NY: “We know him! He’s very handsome. I would love to write about tennis again. When our last UK tour finished two years ago Atsuko was there to help us with merchandise so we went to see the Aegon Championships in Queens and it was really good. There were many of my favourite tennis players there like Ernest Gulbis, Feliciano Lopez, and Jo-Wilfred Tsonga. It was a lot of fun, so I should write another song about tennis! If Kei Nishikori plays in the London finals I will definitely come back.”
You have received the praise of many big bands over the years, and some even took part in covering your songs for the tribute album Everyone Has A Shonen Knife That Loves Them. Kurt Cobain was a particularly big fan of yours, and got you to tour with Nirvana. What is it like to have so many bands support you?

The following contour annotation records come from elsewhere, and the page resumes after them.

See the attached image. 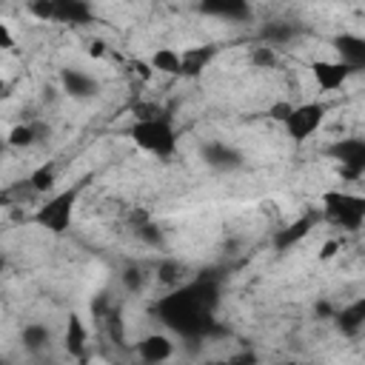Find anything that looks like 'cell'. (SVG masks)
I'll list each match as a JSON object with an SVG mask.
<instances>
[{
	"label": "cell",
	"instance_id": "6da1fadb",
	"mask_svg": "<svg viewBox=\"0 0 365 365\" xmlns=\"http://www.w3.org/2000/svg\"><path fill=\"white\" fill-rule=\"evenodd\" d=\"M217 299H220L217 282L208 277H197L191 282L171 288L165 297H160L154 305V314L168 331L185 339H202L214 328Z\"/></svg>",
	"mask_w": 365,
	"mask_h": 365
},
{
	"label": "cell",
	"instance_id": "7a4b0ae2",
	"mask_svg": "<svg viewBox=\"0 0 365 365\" xmlns=\"http://www.w3.org/2000/svg\"><path fill=\"white\" fill-rule=\"evenodd\" d=\"M128 137L137 143V148H143L145 154H154L160 160H171L177 154V131H174L171 120L163 114L134 120L128 128Z\"/></svg>",
	"mask_w": 365,
	"mask_h": 365
},
{
	"label": "cell",
	"instance_id": "3957f363",
	"mask_svg": "<svg viewBox=\"0 0 365 365\" xmlns=\"http://www.w3.org/2000/svg\"><path fill=\"white\" fill-rule=\"evenodd\" d=\"M319 214L342 231H359L365 225V197L354 191H325L319 200Z\"/></svg>",
	"mask_w": 365,
	"mask_h": 365
},
{
	"label": "cell",
	"instance_id": "277c9868",
	"mask_svg": "<svg viewBox=\"0 0 365 365\" xmlns=\"http://www.w3.org/2000/svg\"><path fill=\"white\" fill-rule=\"evenodd\" d=\"M77 197H80V188H77V185H71V188H66V191L51 194L43 205H37V211H34L31 222H34V225H40V228H46L48 234H66V231H68V225H71V220H74Z\"/></svg>",
	"mask_w": 365,
	"mask_h": 365
},
{
	"label": "cell",
	"instance_id": "5b68a950",
	"mask_svg": "<svg viewBox=\"0 0 365 365\" xmlns=\"http://www.w3.org/2000/svg\"><path fill=\"white\" fill-rule=\"evenodd\" d=\"M325 114H328L325 103L308 100V103H299V106L291 108V114L285 117L282 128H285L288 140H294V143H305V140H311V137L319 131V125L325 123Z\"/></svg>",
	"mask_w": 365,
	"mask_h": 365
},
{
	"label": "cell",
	"instance_id": "8992f818",
	"mask_svg": "<svg viewBox=\"0 0 365 365\" xmlns=\"http://www.w3.org/2000/svg\"><path fill=\"white\" fill-rule=\"evenodd\" d=\"M325 154L339 165L345 180H359L365 174V140L362 137H339L334 140Z\"/></svg>",
	"mask_w": 365,
	"mask_h": 365
},
{
	"label": "cell",
	"instance_id": "52a82bcc",
	"mask_svg": "<svg viewBox=\"0 0 365 365\" xmlns=\"http://www.w3.org/2000/svg\"><path fill=\"white\" fill-rule=\"evenodd\" d=\"M311 77H314V83L322 88V91H336V88H342L345 83H348V77L354 74L345 63H339L336 57L334 60H314L311 66Z\"/></svg>",
	"mask_w": 365,
	"mask_h": 365
},
{
	"label": "cell",
	"instance_id": "ba28073f",
	"mask_svg": "<svg viewBox=\"0 0 365 365\" xmlns=\"http://www.w3.org/2000/svg\"><path fill=\"white\" fill-rule=\"evenodd\" d=\"M202 163L208 165V168H214V171H237V168H242V154L234 148V145H228V143H222V140H208L205 145H202Z\"/></svg>",
	"mask_w": 365,
	"mask_h": 365
},
{
	"label": "cell",
	"instance_id": "9c48e42d",
	"mask_svg": "<svg viewBox=\"0 0 365 365\" xmlns=\"http://www.w3.org/2000/svg\"><path fill=\"white\" fill-rule=\"evenodd\" d=\"M336 60L351 71H365V37L362 34H336L334 37Z\"/></svg>",
	"mask_w": 365,
	"mask_h": 365
},
{
	"label": "cell",
	"instance_id": "30bf717a",
	"mask_svg": "<svg viewBox=\"0 0 365 365\" xmlns=\"http://www.w3.org/2000/svg\"><path fill=\"white\" fill-rule=\"evenodd\" d=\"M137 356L148 365H163L174 356V342L171 336L165 334H145L140 342H137Z\"/></svg>",
	"mask_w": 365,
	"mask_h": 365
},
{
	"label": "cell",
	"instance_id": "8fae6325",
	"mask_svg": "<svg viewBox=\"0 0 365 365\" xmlns=\"http://www.w3.org/2000/svg\"><path fill=\"white\" fill-rule=\"evenodd\" d=\"M60 86H63V91H66L68 97H74V100H88V97H94L97 88H100V83H97L91 74H86L83 68H63V71H60Z\"/></svg>",
	"mask_w": 365,
	"mask_h": 365
},
{
	"label": "cell",
	"instance_id": "7c38bea8",
	"mask_svg": "<svg viewBox=\"0 0 365 365\" xmlns=\"http://www.w3.org/2000/svg\"><path fill=\"white\" fill-rule=\"evenodd\" d=\"M334 325L339 334L345 336H354L365 328V297H356L351 299L348 305H342L336 314H334Z\"/></svg>",
	"mask_w": 365,
	"mask_h": 365
},
{
	"label": "cell",
	"instance_id": "4fadbf2b",
	"mask_svg": "<svg viewBox=\"0 0 365 365\" xmlns=\"http://www.w3.org/2000/svg\"><path fill=\"white\" fill-rule=\"evenodd\" d=\"M200 11L228 20V23H242L251 17V6L242 0H205V3H200Z\"/></svg>",
	"mask_w": 365,
	"mask_h": 365
},
{
	"label": "cell",
	"instance_id": "5bb4252c",
	"mask_svg": "<svg viewBox=\"0 0 365 365\" xmlns=\"http://www.w3.org/2000/svg\"><path fill=\"white\" fill-rule=\"evenodd\" d=\"M51 3H54L51 20H57V23L83 26V23H91V17H94V9L83 0H51Z\"/></svg>",
	"mask_w": 365,
	"mask_h": 365
},
{
	"label": "cell",
	"instance_id": "9a60e30c",
	"mask_svg": "<svg viewBox=\"0 0 365 365\" xmlns=\"http://www.w3.org/2000/svg\"><path fill=\"white\" fill-rule=\"evenodd\" d=\"M314 222H317V217H314V214H305V217L294 220L291 225H285V228H279V231L274 234V245H277L279 251H291L299 240H305V237H308V231L314 228Z\"/></svg>",
	"mask_w": 365,
	"mask_h": 365
},
{
	"label": "cell",
	"instance_id": "2e32d148",
	"mask_svg": "<svg viewBox=\"0 0 365 365\" xmlns=\"http://www.w3.org/2000/svg\"><path fill=\"white\" fill-rule=\"evenodd\" d=\"M211 57H214V46H188V48H182V74L180 77L202 74V68L211 63Z\"/></svg>",
	"mask_w": 365,
	"mask_h": 365
},
{
	"label": "cell",
	"instance_id": "e0dca14e",
	"mask_svg": "<svg viewBox=\"0 0 365 365\" xmlns=\"http://www.w3.org/2000/svg\"><path fill=\"white\" fill-rule=\"evenodd\" d=\"M20 342L29 354H43L48 345H51V331L43 325V322H29L23 325L20 331Z\"/></svg>",
	"mask_w": 365,
	"mask_h": 365
},
{
	"label": "cell",
	"instance_id": "ac0fdd59",
	"mask_svg": "<svg viewBox=\"0 0 365 365\" xmlns=\"http://www.w3.org/2000/svg\"><path fill=\"white\" fill-rule=\"evenodd\" d=\"M148 63H151V68L160 71V74H174V77L182 74V51H177V48L163 46V48H157V51L148 57Z\"/></svg>",
	"mask_w": 365,
	"mask_h": 365
},
{
	"label": "cell",
	"instance_id": "d6986e66",
	"mask_svg": "<svg viewBox=\"0 0 365 365\" xmlns=\"http://www.w3.org/2000/svg\"><path fill=\"white\" fill-rule=\"evenodd\" d=\"M86 345H88V331H86L83 319L77 314H71L68 325H66V351H68V356H83Z\"/></svg>",
	"mask_w": 365,
	"mask_h": 365
},
{
	"label": "cell",
	"instance_id": "ffe728a7",
	"mask_svg": "<svg viewBox=\"0 0 365 365\" xmlns=\"http://www.w3.org/2000/svg\"><path fill=\"white\" fill-rule=\"evenodd\" d=\"M26 182L31 185V191H34V194H46V191H51V188H54V182H57V165H54V163L37 165V168L29 174V180H26Z\"/></svg>",
	"mask_w": 365,
	"mask_h": 365
},
{
	"label": "cell",
	"instance_id": "44dd1931",
	"mask_svg": "<svg viewBox=\"0 0 365 365\" xmlns=\"http://www.w3.org/2000/svg\"><path fill=\"white\" fill-rule=\"evenodd\" d=\"M6 143H9L11 148H29V145H34V143H37V125H34V123H20V125H14V128L9 131V137H6Z\"/></svg>",
	"mask_w": 365,
	"mask_h": 365
},
{
	"label": "cell",
	"instance_id": "7402d4cb",
	"mask_svg": "<svg viewBox=\"0 0 365 365\" xmlns=\"http://www.w3.org/2000/svg\"><path fill=\"white\" fill-rule=\"evenodd\" d=\"M251 63L257 66V68H277L279 66V54H277V48L274 46H254L251 48Z\"/></svg>",
	"mask_w": 365,
	"mask_h": 365
},
{
	"label": "cell",
	"instance_id": "603a6c76",
	"mask_svg": "<svg viewBox=\"0 0 365 365\" xmlns=\"http://www.w3.org/2000/svg\"><path fill=\"white\" fill-rule=\"evenodd\" d=\"M262 37H265V46H282L285 40H291L294 37V29L291 26H285V23H271V26H265L262 29Z\"/></svg>",
	"mask_w": 365,
	"mask_h": 365
},
{
	"label": "cell",
	"instance_id": "cb8c5ba5",
	"mask_svg": "<svg viewBox=\"0 0 365 365\" xmlns=\"http://www.w3.org/2000/svg\"><path fill=\"white\" fill-rule=\"evenodd\" d=\"M134 231H137V240H143L145 245H151V248H160L163 245V231L154 225V222H137L134 225Z\"/></svg>",
	"mask_w": 365,
	"mask_h": 365
},
{
	"label": "cell",
	"instance_id": "d4e9b609",
	"mask_svg": "<svg viewBox=\"0 0 365 365\" xmlns=\"http://www.w3.org/2000/svg\"><path fill=\"white\" fill-rule=\"evenodd\" d=\"M123 285H125L131 294L143 291V285H145V271H143V265H128V268L123 271Z\"/></svg>",
	"mask_w": 365,
	"mask_h": 365
},
{
	"label": "cell",
	"instance_id": "484cf974",
	"mask_svg": "<svg viewBox=\"0 0 365 365\" xmlns=\"http://www.w3.org/2000/svg\"><path fill=\"white\" fill-rule=\"evenodd\" d=\"M291 108H294L291 103H277V106H271V111H268V114H271L274 120H279V123H285V117L291 114Z\"/></svg>",
	"mask_w": 365,
	"mask_h": 365
},
{
	"label": "cell",
	"instance_id": "4316f807",
	"mask_svg": "<svg viewBox=\"0 0 365 365\" xmlns=\"http://www.w3.org/2000/svg\"><path fill=\"white\" fill-rule=\"evenodd\" d=\"M222 365H257V359H254L251 354H240V356H231V359H225Z\"/></svg>",
	"mask_w": 365,
	"mask_h": 365
},
{
	"label": "cell",
	"instance_id": "83f0119b",
	"mask_svg": "<svg viewBox=\"0 0 365 365\" xmlns=\"http://www.w3.org/2000/svg\"><path fill=\"white\" fill-rule=\"evenodd\" d=\"M336 248H339V242H336V240H328V242L322 245V251H319V259H331V257L336 254Z\"/></svg>",
	"mask_w": 365,
	"mask_h": 365
},
{
	"label": "cell",
	"instance_id": "f1b7e54d",
	"mask_svg": "<svg viewBox=\"0 0 365 365\" xmlns=\"http://www.w3.org/2000/svg\"><path fill=\"white\" fill-rule=\"evenodd\" d=\"M0 43H3V48H11L14 46V37H11V31H9L6 23H0Z\"/></svg>",
	"mask_w": 365,
	"mask_h": 365
}]
</instances>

NY: “It was an honour for us. I don’t know why those bands decided to support us but I would love to thank all of them. We also toured with Nirvana twice, the first time was in 1991 in the UK and the second one was in America in 1993. The first tour with them was just when they were becoming big, since Nevermind had just come out, so every show was packed. At the time it was the very first long tour for Shonen Knife, we played for three weeks which we had never done before and we did not know how to tour for that long. So every day they supported us and gave us advice, and every night the members of Nirvana – especially Kurt Cobain – would come and watch our show besides the stage so I was really happy about that.”
Shonen Knife’s latest album Adventure is out through Damnably now, and the band’s tour continues until next month.